Beginning at the line that contains "Young GEA patients demonstrate", transcribe the remaining lines of the listing exactly; include the final line and omit everything before.
[MATERIAL PROVIDED Boundary: Start]
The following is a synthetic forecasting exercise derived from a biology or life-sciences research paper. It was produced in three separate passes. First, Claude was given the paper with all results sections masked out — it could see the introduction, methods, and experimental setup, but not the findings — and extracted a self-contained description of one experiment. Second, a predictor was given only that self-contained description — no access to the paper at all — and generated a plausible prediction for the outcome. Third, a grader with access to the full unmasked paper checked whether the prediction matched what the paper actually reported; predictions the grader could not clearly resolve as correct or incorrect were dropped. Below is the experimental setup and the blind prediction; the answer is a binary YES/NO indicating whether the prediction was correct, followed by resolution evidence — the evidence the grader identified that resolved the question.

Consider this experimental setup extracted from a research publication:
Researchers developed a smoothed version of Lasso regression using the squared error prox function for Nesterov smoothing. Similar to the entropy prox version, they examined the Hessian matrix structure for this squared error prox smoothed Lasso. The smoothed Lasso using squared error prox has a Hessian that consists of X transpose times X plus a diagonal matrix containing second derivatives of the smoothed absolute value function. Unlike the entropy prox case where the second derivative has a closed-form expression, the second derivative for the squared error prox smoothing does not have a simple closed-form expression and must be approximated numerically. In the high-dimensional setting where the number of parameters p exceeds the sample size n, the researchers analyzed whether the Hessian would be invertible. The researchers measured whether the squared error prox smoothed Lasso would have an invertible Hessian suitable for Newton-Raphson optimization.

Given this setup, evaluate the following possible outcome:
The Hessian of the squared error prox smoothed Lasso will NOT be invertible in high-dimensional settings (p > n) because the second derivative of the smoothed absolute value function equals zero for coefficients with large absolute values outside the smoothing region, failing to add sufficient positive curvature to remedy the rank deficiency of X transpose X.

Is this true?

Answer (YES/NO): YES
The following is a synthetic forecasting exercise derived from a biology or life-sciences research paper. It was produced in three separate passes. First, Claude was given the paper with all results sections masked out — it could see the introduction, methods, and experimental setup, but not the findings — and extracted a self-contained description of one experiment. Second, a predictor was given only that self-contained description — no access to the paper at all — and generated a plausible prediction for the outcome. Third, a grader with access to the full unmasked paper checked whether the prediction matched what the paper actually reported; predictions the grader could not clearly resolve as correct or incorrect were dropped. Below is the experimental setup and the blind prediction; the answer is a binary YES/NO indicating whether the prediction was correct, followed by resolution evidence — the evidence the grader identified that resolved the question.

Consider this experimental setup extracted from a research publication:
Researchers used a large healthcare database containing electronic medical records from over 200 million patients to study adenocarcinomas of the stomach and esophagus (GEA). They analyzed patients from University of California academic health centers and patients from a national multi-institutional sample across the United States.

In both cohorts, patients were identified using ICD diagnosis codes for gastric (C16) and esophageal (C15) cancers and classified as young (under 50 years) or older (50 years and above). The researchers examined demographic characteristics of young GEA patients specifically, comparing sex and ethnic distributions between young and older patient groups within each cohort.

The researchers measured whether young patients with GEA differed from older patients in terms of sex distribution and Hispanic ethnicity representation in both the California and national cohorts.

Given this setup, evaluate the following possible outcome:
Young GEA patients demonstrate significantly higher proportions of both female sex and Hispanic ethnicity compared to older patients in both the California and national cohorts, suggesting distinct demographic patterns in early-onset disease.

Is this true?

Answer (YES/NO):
[MATERIAL PROVIDED Boundary: End]
* _RESPONSE_
Young GEA patients demonstrate significantly higher proportions of both female sex and Hispanic ethnicity compared to older patients in both the California and national cohorts, suggesting distinct demographic patterns in early-onset disease.

Is this true?

Answer (YES/NO):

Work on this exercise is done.